───── THE DATA

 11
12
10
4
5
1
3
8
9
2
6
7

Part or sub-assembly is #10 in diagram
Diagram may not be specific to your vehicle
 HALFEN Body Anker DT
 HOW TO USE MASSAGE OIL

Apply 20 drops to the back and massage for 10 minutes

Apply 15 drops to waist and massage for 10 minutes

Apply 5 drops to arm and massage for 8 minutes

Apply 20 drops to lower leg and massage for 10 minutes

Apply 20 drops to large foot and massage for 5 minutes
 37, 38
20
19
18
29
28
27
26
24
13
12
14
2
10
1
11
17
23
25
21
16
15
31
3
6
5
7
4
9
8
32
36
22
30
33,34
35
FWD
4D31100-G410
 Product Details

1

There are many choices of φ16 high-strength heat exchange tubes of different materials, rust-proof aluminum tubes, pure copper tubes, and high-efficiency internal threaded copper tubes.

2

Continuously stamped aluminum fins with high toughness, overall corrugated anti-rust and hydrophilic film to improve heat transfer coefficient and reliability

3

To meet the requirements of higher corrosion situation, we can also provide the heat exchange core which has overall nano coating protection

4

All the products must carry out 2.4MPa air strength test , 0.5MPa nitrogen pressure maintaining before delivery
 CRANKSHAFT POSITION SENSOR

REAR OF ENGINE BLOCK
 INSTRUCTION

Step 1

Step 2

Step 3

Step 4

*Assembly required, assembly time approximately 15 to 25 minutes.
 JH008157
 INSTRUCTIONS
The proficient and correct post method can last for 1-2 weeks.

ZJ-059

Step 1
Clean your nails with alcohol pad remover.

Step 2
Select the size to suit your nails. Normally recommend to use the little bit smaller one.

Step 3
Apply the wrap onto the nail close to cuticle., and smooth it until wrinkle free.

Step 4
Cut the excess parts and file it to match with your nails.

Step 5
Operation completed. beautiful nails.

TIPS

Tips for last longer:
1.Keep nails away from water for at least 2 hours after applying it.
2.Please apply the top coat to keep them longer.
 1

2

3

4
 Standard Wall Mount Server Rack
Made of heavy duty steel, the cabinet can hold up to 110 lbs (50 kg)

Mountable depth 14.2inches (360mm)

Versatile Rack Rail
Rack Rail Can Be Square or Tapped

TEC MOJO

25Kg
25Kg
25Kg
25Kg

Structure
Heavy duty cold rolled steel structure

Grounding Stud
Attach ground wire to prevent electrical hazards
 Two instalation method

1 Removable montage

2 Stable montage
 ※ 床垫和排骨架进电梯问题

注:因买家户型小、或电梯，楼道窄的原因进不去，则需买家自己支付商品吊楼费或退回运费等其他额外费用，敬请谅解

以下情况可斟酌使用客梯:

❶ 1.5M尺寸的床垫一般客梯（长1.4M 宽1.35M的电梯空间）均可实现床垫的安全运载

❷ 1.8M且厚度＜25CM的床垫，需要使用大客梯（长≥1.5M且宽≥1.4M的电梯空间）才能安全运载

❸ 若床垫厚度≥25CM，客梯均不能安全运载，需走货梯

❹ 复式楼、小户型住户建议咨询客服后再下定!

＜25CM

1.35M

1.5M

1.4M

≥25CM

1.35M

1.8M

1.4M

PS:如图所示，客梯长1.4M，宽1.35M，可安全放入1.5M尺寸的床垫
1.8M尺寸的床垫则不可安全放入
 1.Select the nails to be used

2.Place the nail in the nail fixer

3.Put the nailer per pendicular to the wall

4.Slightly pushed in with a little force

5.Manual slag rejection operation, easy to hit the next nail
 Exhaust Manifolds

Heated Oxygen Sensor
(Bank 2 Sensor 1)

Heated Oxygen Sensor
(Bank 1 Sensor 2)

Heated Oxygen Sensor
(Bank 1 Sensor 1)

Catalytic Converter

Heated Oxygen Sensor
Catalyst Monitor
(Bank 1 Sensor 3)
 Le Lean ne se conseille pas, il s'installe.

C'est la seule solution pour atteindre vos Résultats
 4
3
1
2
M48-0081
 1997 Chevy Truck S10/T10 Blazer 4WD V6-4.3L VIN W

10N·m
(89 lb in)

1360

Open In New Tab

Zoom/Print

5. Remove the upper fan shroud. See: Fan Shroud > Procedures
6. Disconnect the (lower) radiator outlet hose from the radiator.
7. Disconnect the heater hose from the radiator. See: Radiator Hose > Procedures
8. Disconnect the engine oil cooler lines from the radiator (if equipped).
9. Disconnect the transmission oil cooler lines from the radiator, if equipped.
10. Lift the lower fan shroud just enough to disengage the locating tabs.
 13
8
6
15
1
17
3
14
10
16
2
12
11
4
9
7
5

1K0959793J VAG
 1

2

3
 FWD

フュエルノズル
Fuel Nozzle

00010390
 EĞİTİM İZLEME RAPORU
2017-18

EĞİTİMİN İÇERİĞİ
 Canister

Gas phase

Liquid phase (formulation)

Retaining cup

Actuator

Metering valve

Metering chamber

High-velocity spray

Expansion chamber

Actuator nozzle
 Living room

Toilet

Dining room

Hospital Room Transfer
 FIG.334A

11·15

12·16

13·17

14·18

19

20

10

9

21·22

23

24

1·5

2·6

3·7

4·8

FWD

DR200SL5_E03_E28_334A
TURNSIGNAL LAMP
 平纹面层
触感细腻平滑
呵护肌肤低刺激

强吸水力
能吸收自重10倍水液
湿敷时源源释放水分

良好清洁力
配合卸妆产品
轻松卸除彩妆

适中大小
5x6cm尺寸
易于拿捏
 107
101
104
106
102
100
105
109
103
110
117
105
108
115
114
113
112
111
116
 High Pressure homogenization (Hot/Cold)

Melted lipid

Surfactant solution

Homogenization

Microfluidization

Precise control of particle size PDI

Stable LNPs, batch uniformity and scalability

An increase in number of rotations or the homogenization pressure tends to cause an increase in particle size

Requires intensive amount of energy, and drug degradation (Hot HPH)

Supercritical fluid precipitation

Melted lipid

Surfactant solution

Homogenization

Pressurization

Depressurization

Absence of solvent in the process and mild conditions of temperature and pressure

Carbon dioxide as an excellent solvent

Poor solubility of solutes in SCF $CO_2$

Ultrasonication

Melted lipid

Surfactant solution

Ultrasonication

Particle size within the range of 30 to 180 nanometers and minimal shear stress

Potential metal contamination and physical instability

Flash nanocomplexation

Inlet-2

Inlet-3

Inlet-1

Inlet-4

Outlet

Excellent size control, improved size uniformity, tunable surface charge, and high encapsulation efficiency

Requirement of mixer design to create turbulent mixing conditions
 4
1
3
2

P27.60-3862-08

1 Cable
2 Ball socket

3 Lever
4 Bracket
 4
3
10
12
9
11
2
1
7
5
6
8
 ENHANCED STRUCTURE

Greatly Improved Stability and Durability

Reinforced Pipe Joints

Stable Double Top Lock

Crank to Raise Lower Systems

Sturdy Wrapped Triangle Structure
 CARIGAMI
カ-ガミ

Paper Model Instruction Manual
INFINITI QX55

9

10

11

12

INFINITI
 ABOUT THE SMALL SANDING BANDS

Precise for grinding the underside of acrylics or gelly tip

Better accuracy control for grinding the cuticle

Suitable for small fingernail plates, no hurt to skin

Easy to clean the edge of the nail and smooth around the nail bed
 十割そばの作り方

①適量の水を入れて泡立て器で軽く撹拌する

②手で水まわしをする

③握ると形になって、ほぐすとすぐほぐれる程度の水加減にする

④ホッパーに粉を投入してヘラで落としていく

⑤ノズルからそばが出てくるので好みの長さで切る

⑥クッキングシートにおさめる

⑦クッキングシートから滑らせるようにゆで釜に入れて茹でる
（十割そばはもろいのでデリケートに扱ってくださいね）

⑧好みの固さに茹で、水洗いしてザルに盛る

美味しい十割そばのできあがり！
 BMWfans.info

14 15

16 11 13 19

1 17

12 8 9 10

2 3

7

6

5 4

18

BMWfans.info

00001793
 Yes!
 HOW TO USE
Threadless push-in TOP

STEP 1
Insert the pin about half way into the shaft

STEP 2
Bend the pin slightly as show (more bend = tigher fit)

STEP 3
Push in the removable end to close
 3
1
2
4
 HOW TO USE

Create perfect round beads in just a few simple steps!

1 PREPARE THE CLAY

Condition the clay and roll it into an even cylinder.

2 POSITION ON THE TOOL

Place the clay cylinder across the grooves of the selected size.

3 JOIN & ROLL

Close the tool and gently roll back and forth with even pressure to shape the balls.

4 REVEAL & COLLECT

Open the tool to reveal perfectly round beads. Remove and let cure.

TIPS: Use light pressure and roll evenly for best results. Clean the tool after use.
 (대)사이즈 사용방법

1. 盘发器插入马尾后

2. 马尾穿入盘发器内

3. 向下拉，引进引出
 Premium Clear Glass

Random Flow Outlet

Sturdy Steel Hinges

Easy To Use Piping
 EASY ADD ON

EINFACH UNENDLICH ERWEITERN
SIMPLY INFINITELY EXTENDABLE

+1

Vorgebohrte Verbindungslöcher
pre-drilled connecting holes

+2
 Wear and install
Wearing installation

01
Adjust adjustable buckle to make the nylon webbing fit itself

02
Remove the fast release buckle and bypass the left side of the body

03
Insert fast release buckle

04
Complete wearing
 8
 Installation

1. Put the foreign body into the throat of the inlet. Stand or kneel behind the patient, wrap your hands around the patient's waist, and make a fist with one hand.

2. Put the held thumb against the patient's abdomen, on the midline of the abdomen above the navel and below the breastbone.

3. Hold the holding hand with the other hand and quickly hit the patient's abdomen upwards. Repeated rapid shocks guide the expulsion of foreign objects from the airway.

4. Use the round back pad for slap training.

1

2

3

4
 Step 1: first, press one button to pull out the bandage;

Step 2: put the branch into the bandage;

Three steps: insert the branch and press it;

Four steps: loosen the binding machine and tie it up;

──────────

# TASK INSTRUCTIONS
Extract all lines of the records above that include "patient".

# SOLUTION TO THIS EXERCISE
1. Put the foreign body into the throat of the inlet. Stand or kneel behind the patient, wrap your hands around the patient's waist, and make a fist with one hand.
2. Put the held thumb against the patient's abdomen, on the midline of the abdomen above the navel and below the breastbone.
3. Hold the holding hand with the other hand and quickly hit the patient's abdomen upwards. Repeated rapid shocks guide the expulsion of foreign objects from the airway.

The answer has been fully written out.